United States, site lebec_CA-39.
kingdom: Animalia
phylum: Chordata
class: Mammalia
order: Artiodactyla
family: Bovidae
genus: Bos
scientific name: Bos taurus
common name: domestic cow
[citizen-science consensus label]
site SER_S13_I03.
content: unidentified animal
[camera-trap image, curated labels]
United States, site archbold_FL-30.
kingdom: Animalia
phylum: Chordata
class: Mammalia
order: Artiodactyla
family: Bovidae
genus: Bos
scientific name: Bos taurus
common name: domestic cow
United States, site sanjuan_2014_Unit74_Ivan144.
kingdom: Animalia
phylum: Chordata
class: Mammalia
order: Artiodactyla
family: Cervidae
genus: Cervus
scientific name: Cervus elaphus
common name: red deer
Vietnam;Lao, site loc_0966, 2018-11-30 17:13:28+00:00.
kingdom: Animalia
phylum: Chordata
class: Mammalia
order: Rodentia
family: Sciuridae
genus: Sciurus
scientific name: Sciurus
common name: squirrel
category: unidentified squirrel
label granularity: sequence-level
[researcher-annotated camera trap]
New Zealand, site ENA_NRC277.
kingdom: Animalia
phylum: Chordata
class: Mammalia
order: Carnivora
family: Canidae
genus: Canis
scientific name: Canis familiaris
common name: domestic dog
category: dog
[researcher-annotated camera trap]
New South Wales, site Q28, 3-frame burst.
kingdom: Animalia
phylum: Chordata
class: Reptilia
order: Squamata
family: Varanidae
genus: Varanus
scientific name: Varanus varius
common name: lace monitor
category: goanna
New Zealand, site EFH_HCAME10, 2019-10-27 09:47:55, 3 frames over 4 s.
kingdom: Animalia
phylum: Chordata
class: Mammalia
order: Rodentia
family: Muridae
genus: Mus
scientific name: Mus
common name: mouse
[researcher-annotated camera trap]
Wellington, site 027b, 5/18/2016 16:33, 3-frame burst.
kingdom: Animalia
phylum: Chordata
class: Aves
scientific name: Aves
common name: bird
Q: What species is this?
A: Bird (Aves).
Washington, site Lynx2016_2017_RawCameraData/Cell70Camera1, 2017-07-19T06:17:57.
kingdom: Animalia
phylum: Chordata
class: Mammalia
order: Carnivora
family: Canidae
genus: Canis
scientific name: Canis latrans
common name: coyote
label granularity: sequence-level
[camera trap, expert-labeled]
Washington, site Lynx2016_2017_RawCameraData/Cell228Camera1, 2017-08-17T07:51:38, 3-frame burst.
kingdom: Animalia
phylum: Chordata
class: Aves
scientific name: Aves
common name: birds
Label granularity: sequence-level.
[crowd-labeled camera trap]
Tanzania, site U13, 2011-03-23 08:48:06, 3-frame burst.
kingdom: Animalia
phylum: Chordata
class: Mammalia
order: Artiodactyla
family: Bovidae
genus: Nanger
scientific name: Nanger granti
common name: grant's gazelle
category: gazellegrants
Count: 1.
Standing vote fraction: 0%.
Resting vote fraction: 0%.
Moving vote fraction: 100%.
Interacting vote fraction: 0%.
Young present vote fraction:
|---|
### TASK BRIEF
All lines in the listing above from the line containing "category: dog" to the line containing "common name: lace monitor", inclusive, should be retyped exactly; no other lines should appear.

### RESPONSE
category: dog
[researcher-annotated camera trap]
New South Wales, site Q28, 3-frame burst.
kingdom: Animalia
phylum: Chordata
class: Reptilia
order: Squamata
family: Varanidae
genus: Varanus
scientific name: Varanus varius
common name: lace monitor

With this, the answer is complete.